From the water-absorbent sheet text below, output word for word the part that begins with the words containing "Next, a roller" and ends with "of 270 g/m².".

* [TEXT PROVIDED]:
+ + + + +
A spunlace nonwoven fabric having a width of 15 cm (fiber: rayon/PP/PE=8/1/1, basis weight: 39 g/m², referred to as “Nonwoven Fabric D”) as a water-retaining nonwoven fabric was spread over a hot melt applicator (manufactured by HALLYS Corporation, Marshall 150) of which heating temperature was set at 150° C., and thereafter a styrene-butadiene-styrene block copolymer (SBS, softening point: 85° C.) was coated as an adhesive over the nonwoven fabric at a basis weight of 20 g/m².

Next, a roller spreader (manufactured by HASHIMA CO., LTD., SINTERACE M/C) was charged at its supplying inlet with a crosslinked product of a partially neutralized polymer of acrylic acid (manufactured by Sumitomo Seika Co., Ltd., AQUAKEEP SA55SX-II) as a water-absorbent resin. On the other hand, the above-mentioned adhesive-coated Nonwoven Fabric D was spread over a conveyor at the bottom part of the roller spreader with the adhesive-coated side being on an upper side. Subsequently, the spreading roller and the bottom part conveyor were operated, thereby allowing the water-absorbent resin to evenly overlay the nonwoven fabric at a basis weight of 270 g/m².

The overlaid product obtained was sandwiched from an upper side with an air-through nonwoven fabric (fiber: PP/PE=1/1, basis weight: 25 g/m², referred to as “Nonwoven Fabric B”) as a water-permeable nonwoven fabric, coated with the above-mentioned SBS as an adhesive in the same manner as above at a basis weight of 20 g/m², and thereafter heat-fused with a laminating machine (manufactured by HASHIMA CO., LTD., straight linear fusing press HP-600LF) of which heating temperature was set at 100° C. to integrate, to give a water-absorbent sheet structure. The cross section of the structure of the resulting water-absorbent sheet composition, as schematically shown, had a structure as shown in FIG. 2.

The resulting water-absorbent sheet structure was cut into a given size with a water-permeable nonwoven fabric Nonwoven Fabric B on an upper side to perform various measurements and evaluations described later. The results are shown in Table 2.

Example 3

The same procedures as in Example 1 were carried out except that Nonwoven Fabric B was used as a water-permeable nonwoven fabric, and that a homogeneous mixture of 120 parts by mass of the adhesive and 600 parts by mass of the water-absorbent resin was dispersed at a basis weight of 720 g/m², to give a water-absorbent sheet structure. The resulting water-absorbent sheet structure was cut into a given size with a water-permeable nonwoven fabric Nonwoven Fabric B on an upper side to perform various measurements and evaluations described later. The results are shown in Table 2.
+ + + + +
* [DATA LINES]:
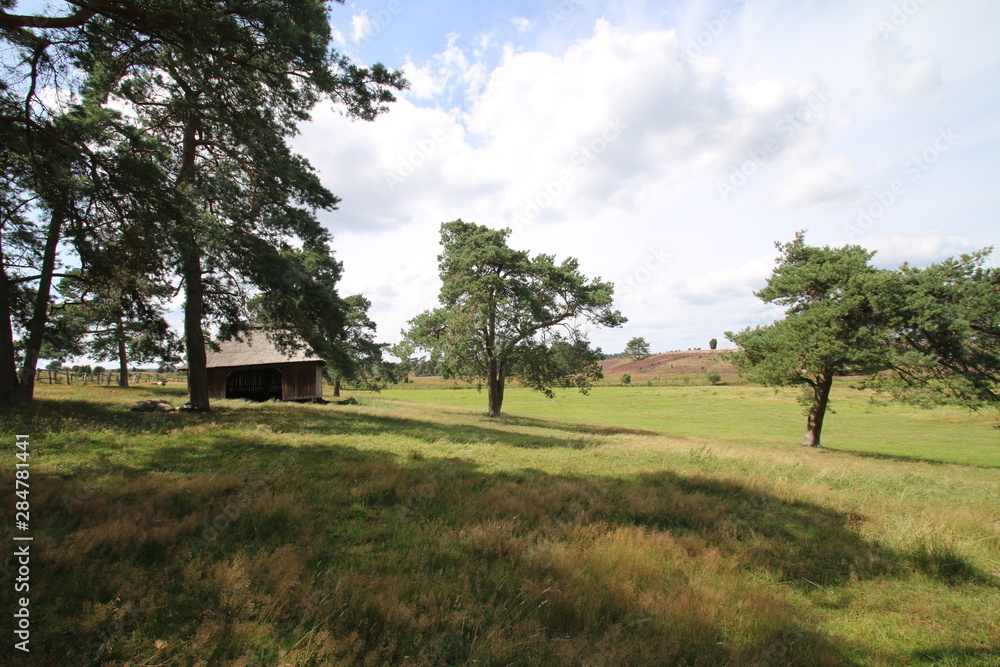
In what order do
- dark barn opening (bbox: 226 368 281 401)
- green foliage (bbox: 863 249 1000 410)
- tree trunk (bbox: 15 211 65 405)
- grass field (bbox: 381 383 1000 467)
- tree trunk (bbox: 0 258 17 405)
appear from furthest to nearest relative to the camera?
dark barn opening (bbox: 226 368 281 401) → grass field (bbox: 381 383 1000 467) → green foliage (bbox: 863 249 1000 410) → tree trunk (bbox: 15 211 65 405) → tree trunk (bbox: 0 258 17 405)

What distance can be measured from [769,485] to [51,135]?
15.7 metres

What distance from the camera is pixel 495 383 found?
30734 mm

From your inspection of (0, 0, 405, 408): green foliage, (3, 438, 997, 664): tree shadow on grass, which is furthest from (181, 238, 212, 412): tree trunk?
(3, 438, 997, 664): tree shadow on grass

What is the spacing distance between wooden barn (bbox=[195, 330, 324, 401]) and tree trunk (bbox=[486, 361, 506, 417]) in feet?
43.2

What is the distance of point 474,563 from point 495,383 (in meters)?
26.1

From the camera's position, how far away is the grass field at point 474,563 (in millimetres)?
3332

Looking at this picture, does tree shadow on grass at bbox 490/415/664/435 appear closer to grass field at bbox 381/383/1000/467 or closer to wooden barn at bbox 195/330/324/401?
grass field at bbox 381/383/1000/467

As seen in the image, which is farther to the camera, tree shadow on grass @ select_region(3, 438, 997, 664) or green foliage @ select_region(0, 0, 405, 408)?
green foliage @ select_region(0, 0, 405, 408)

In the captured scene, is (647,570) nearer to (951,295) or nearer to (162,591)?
(162,591)

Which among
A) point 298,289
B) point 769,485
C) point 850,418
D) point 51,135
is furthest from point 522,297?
point 850,418

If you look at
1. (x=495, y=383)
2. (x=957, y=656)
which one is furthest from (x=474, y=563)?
(x=495, y=383)

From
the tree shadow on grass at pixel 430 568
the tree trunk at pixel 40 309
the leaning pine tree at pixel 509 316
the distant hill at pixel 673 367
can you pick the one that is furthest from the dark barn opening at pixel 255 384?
the distant hill at pixel 673 367

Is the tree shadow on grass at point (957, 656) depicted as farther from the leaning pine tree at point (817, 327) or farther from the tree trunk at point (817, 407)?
the tree trunk at point (817, 407)

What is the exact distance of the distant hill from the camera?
95125mm
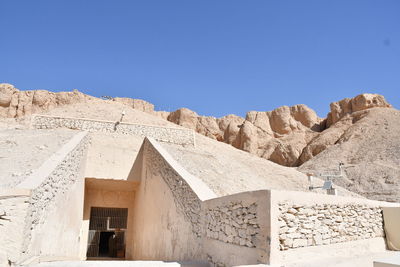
+ + + + +
* [REPLY TO THE EXERCISE]:
Next, a roller spreader (manufactured by HASHIMA CO., LTD., SINTERACE M/C) was charged at its supplying inlet with a crosslinked product of a partially neutralized polymer of acrylic acid (manufactured by Sumitomo Seika Co., Ltd., AQUAKEEP SA55SX-II) as a water-absorbent resin. On the other hand, the above-mentioned adhesive-coated Nonwoven Fabric D was spread over a conveyor at the bottom part of the roller spreader with the adhesive-coated side being on an upper side. Subsequently, the spreading roller and the bottom part conveyor were operated, thereby allowing the water-absorbent resin to evenly overlay the nonwoven fabric at a basis weight of 270 g/m².